Hoy, dos semanas después del barinazo, quienes se presume deberían haber aprendido la lección derivada de la victoria unitaria, no logran ponerse de acuerdo sobre los pasos a seguir, entre otras cosas, porque muchos temen, yo entre ellos, resbalar con la concha de mango del referéndum revocatorio —¿olvidaron acaso las planillas planas y la infame lista negra del diputado Tascón?—, cuyos promotores ya contabilizan los pollos por nacer y proponen primarias a fin de tener in pectore al sustituto de Maduro. Estamos, como en un oscarizado filme de Milos Forman —One flew over the cuckoo’s nest, 1975—, atrapados y sin salida.
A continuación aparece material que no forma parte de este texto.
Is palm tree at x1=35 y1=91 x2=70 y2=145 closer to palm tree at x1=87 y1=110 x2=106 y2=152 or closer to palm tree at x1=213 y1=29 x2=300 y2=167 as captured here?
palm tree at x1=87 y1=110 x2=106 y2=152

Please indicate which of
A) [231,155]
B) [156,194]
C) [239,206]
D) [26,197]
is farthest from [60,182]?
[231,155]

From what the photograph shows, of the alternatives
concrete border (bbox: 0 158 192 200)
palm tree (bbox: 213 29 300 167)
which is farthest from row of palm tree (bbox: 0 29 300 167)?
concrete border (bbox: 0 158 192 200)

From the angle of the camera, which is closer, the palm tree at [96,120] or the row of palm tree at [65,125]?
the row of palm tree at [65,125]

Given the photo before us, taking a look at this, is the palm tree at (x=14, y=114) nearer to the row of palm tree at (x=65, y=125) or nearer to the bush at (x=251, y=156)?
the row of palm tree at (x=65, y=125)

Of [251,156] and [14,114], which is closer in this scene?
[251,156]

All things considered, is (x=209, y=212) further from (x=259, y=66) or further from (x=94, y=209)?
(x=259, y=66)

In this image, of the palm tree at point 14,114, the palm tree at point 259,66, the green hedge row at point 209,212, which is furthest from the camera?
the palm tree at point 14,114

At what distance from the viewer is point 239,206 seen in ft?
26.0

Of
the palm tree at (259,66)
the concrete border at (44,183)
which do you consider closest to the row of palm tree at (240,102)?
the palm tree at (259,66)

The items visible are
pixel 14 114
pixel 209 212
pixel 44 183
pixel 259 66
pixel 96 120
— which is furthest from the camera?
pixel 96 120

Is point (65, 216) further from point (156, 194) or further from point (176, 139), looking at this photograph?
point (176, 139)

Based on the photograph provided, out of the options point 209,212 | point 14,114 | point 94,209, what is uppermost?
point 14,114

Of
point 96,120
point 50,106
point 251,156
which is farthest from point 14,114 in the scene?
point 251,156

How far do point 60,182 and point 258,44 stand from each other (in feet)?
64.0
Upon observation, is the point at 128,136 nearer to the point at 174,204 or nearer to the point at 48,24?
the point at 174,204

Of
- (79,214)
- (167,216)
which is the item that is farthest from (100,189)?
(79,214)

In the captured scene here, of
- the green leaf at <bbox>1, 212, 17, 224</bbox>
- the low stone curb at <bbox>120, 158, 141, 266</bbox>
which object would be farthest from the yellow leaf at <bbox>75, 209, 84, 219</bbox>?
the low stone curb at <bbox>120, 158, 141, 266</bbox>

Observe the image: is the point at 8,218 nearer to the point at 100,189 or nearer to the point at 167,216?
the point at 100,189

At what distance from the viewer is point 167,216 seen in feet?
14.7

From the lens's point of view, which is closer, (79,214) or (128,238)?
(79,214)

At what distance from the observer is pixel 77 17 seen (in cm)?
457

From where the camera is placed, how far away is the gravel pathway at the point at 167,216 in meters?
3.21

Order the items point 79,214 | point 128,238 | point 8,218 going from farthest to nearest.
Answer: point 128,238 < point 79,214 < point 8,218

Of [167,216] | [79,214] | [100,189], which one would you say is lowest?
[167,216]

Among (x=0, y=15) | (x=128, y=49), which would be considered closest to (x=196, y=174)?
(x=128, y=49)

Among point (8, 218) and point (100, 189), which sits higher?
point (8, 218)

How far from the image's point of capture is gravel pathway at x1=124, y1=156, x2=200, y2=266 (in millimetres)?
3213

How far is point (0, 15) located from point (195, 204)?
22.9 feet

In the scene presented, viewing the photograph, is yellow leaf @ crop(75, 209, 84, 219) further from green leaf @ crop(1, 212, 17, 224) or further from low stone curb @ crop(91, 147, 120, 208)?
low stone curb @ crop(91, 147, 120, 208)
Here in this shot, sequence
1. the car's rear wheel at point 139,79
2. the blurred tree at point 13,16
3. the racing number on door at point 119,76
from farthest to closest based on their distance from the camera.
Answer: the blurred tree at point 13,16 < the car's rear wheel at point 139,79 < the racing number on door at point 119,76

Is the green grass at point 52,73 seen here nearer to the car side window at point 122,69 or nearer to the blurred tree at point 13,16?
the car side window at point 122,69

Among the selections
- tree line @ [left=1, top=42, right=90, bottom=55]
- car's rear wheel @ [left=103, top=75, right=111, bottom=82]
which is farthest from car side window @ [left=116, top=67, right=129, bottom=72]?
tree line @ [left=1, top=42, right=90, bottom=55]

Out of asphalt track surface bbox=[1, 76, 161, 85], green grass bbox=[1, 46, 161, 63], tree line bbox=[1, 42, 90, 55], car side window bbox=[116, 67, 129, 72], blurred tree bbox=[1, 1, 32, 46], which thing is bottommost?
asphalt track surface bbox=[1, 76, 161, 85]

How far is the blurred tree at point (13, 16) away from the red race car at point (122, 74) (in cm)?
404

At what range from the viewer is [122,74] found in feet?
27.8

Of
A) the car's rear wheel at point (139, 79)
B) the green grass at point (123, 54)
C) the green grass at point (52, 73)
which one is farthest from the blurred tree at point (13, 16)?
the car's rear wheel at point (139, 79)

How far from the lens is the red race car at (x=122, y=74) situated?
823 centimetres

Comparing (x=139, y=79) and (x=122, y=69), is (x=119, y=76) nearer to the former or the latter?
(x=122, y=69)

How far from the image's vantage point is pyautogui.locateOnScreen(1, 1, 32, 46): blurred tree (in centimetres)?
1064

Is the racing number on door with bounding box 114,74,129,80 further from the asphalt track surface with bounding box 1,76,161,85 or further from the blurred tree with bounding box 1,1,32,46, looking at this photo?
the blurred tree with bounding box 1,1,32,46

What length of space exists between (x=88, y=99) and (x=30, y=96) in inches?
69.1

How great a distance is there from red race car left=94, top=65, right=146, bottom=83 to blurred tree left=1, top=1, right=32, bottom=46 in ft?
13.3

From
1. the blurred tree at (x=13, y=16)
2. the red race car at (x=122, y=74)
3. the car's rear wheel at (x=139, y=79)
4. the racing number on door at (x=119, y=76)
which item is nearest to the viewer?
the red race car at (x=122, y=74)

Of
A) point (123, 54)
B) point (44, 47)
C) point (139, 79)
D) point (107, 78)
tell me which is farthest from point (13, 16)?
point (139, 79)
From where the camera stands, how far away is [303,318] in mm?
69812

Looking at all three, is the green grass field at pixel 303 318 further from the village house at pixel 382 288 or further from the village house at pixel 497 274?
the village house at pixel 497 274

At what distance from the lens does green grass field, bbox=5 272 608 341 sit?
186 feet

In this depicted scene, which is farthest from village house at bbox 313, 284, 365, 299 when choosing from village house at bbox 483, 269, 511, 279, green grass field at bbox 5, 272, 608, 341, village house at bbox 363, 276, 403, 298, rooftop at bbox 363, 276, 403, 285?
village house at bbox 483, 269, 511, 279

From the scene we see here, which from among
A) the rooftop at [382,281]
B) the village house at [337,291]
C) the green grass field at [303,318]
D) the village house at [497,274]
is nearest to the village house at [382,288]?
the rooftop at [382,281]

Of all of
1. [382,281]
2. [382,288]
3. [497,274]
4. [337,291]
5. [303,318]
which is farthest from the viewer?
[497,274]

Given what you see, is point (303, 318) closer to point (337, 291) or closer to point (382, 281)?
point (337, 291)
Con el cuento del hartazgo y la supervivencia del ciudadano de a pie, no hubo quien apostase siquiera por un rutinario izar de banderas con motivo de la efeméride abominada por Chávez —no hay nada que celebrar ese día, afirmó hace 20 años cuando el mundo se le venía encima—. El comandante galáctico vació de contenido la fecha cumbre de la democracia venezolana y, veintitantos años después, aquí seguimos atrapados entre la confusión y la resignación. La revocación de un ilegítimo puede (y tal vez eso buscan los rojos), paradójicamente, legitimarlo. Por eso, la usurpación no ha tomado partido. Todavía. Cuesta decirlo; empero, del espíritu del 23 de enero de 1958 no queda ni la esperanza de una milagrosa reedición. En estos tiempos de hombres con corazón de cochino, el exceso de memoria es un lastre y hasta un riesgo demasiado grande. ¿Brindamos por el olvido?